Run full-length exam-prep series with live percentile and predicted rank for every attempt.

Tutors · Institutions7 min read
Who this is for
Tutors and coaching centres running exam preparation programs for JEE, NEET, CAT, UPSC, CUET, GATE, CLAT, or other competitive exams where rank matters.

Overview

A mock test series is a named bundle of individual tests, tagged with an examType. Each test is a regular Tuition.in test (you create them in the test editor) added to the series via MockTestSeriesItem rows that set the order.
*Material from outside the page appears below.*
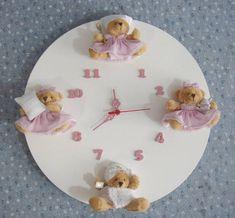 Relógio com ursinhos(as) para decorar o quartinho do bebê. <br>Feito sob encomenda pra combinar com a sua decoração. <br>Pintura laqueada. <br>Ursinhos de acordo com o modelo disponível no momento! <br>O prazo para confecção poderá ser alterado de acordo com a quantidade de pedidos. <br>PRODUTO ARTESANAL SUJEITO A VARIAÇÕES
Series can be isPublic: true (listed in the marketplace) or false (invite-only via direct link). Pricing is one-time per series.

Creating the series shell

  1. Go to Tutor dashboard → Mock series → New series.
  2. Fill in title (e.g. "JEE Main 2026 — Full-Length Set of 12") and examType (required — see below).
  3. Add a description and cover image.
  4. Set isPublic and priceInr (0 for free).
  5. Click Create.

Supported exam types

These are the exam types currently recognised — they flow through to the rank predictor and per-exam max-score table:

  • JEE_MAIN
  • JEE_ADV
  • NEET
  • CAT
  • UPSC
  • CUET
  • GATE
  • CLAT

Need an exam type that isn't here? Open a ticket — adding one is a config change.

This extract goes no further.